Yoğurduğu çiğköftenin kıvama gelip gelmediğini Meclis’in tavanında deneyen milletvekilinin durumunu bile anlayabiliyorum.
Ancak gel gelelim "apronda deve kesme" olayını bir türlü anlayamıyorum.
Olaya dini açıdan baksam, olmuyor. Sosyolojik açıdan baksam, olmuyor. Sınıfsal açıdan baksam, olmuyor.
Yani doluya koysam olmuyor, boşa koysam dolmuyor.
* * *
Benim bulduğum çıkar yol şudur:
Bu olayı bilimsel açıdan yorumlamaya kalkışmadan, sınıf farkını falan gündeme getirmeden, deve kurban etmeye kalkışan o müdürün, yakın geçmişindeki köylü izlerini takip etmeye çalışmadan...
Daha yalın, daha basit, daha kestirme ve belki daha zalimce bir sonuca varalım:
Bu işin "bireysel bir hödüklük" ya da daha kibar bir ifadeyle "çok kişisel bir densizlik" olduğunu kabul edelim.

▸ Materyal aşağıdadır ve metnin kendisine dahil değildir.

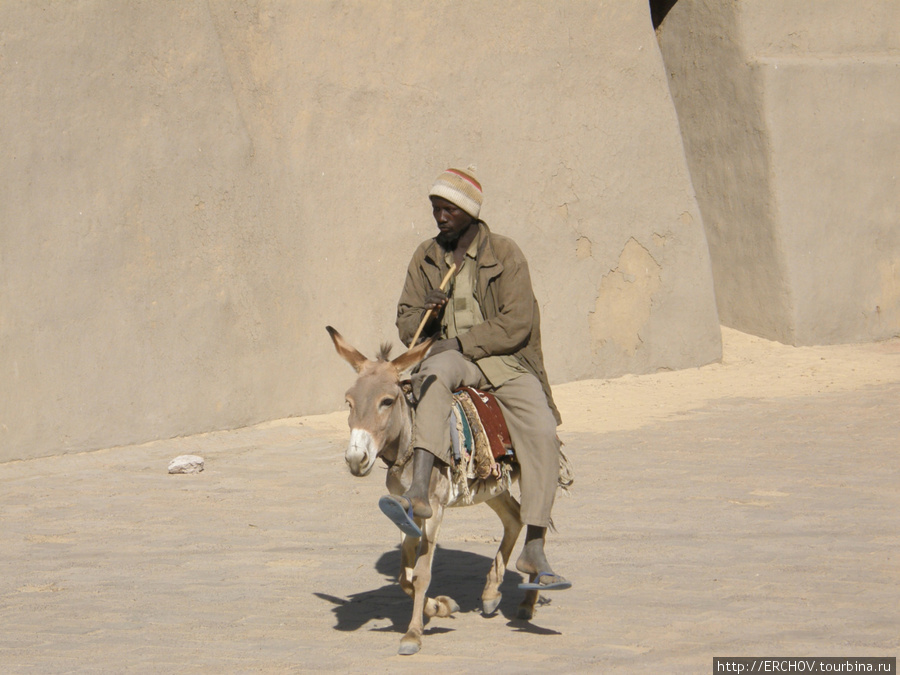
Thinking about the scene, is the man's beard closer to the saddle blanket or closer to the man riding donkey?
the man riding donkey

Tamam, böyle bir sonuç, hiçbir bilimsel veriye dayanmayacaktır ama en azından insana acayip yürek ferahlatıcı ve ikna edici gelecektir.
Fazıl Say’ın evinde
EĞER,"Bu adamda da iyiden iyiye Hıncal Uluç’laşma temayülü başladı" demeyeceğinizi bilsem, olaya "Fazıl’ın evinde olağanüstü bir gece... Kimler yoktu ki..." türünden bir giriş yapardım.
Ve fakat... Gelin görün ki "Davranışlarını başkalarının tepkilerine göre ayarlayan bir adam" olmaktan vazgeçemiyorum.
Ayrıca... Pusu kurup üzerime çullanmak için fırsat bekleyenim bir hayli fazladır.
Bu nedenle ne yazık ki "Fazıl Say’ın evinde" başlığının vaat ettiklerini yazamayacağım.
Bunun yerine evdeki buluşmanın asıl nedeni üzerinde duracağım:
Efendim, Fazıl Say, Názım Hikmet şiirlerinden yola çıkarak yaptığı besteleri "Názım" albümünde toplamıştı.
İşte bu albüm çerçevesinde Aspendos Tiyatrosu’nda verilen konserin DVD kaydı hazırlanmış.
Harika bir konser. Mükemmel bir çekim ve kurgu. Adamın tüylerini diken diken eden besteler. Ve çok profesyonel bir yorum.
Tam da Názım şiirlerinden yapılan bestelere doyduğumu düşünüyordum ki, bu konser karşısında "Demek ki olay daha bitmemiş" deyiverdim.